##### DOCUMENT EXCERPT

Best practices for tidy data using Tableau Prep
Data can be generated, captured, and stored in a dizzying variety of structures, but when it comes to analysis, not all data formats are created equal.
Data preparation is the process of cleaning dirty data, restructuring ill-formed data, and combining multiple sets of data for analysis. It involves transforming the data structure, like rows and columns, and cleaning up things like data types and values. The speed and efficiency of your data prep process directly impacts the time it takes to discover insights. Understanding the scope of data you’re analyzing and seeing the changes you make to the data can accelerate the entire process.
Think about your data holistically
Before you get started, it’s important to think about how people will use the data that you’re preparing. Understanding this context will help you determine which data set to use, how much data to bring into your data prep tool, and how to ultimately structure and shape the data. To get started, you'll need to answer some basic questions:
Who is doing the analysis?
Consider the end users of your final data set. For example, are you the sole user that will access and understand all parts of the data for thorough analysis? Or will the data set be used by someone in a different role, like a marketing manager who needs to understand how a particular campaign is performing based on select, identified metrics? If it’s the latter, then you’ll likely want to trim down the data set to only those measures.
Or maybe there is a product code in one data table, but the marketing manager needs to know the product name. In this case, you would join the data and fact tables to get the information. Audience is critical when you're preparing data, similar to when you’re creating a dashboard.
What type of questions need to be asked or answered?
In the data prep process, it is important to understand how people will use the final data set—for complex analysis or for a quick summary. This detail influences the data preparation process significantly, determining both the amount of effort and detail.
You can typically predict the most common questions that people will ask of the data based on your understanding of strategic business priorities, but there will likely be unanticipated questions that pop up. When you're preparing a data set, there’s a balance between serving the immediate questions and allowing for further exploration. For example, someone may see a sales trend during the last six months, but digging into a spike during a particular week requires deeper analysis and a daily granularity of the data.
Where does the data live?
There are some basic considerations when it comes to this question. For example, do you even have the right permissions to access a given data source and is it in the right shape? In other words, when you bring it into Tableau, can you do the analysis you want? You’ll need to address both of these questions before you even start the preparation process.

##########
##### GIVEN MATERIAL

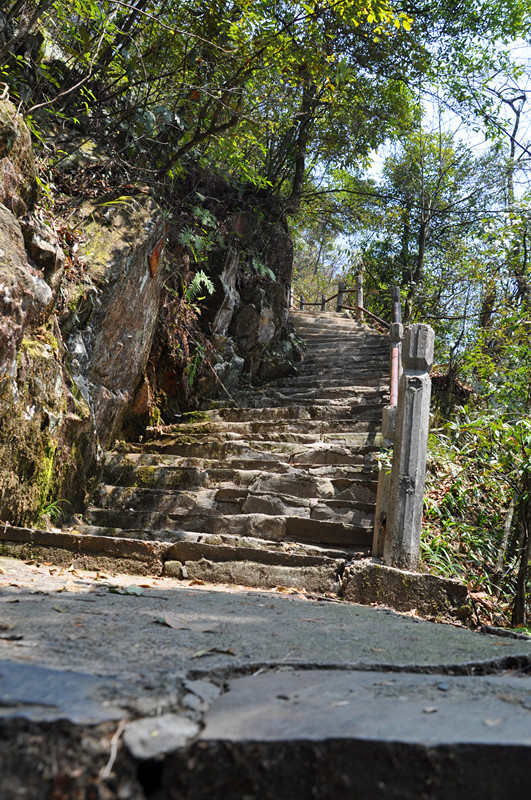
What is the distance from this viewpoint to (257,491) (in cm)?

##########

-- SHORT TASK --
Rewrite the Tableau Prep guide between "What type of" and "the data live?", inclusive, changing every "questions" to "queries".

-- OUTPUT OF THE TASK --
What type of queries need to be asked or answered?
In the data prep process, it is important to understand how people will use the final data set—for complex analysis or for a quick summary. This detail influences the data preparation process significantly, determining both the amount of effort and detail.
You can typically predict the most common queries that people will ask of the data based on your understanding of strategic business priorities, but there will likely be unanticipated queries that pop up. When you're preparing a data set, there’s a balance between serving the immediate queries and allowing for further exploration. For example, someone may see a sales trend during the last six months, but digging into a spike during a particular week requires deeper analysis and a daily granularity of the data.
Where does the data live?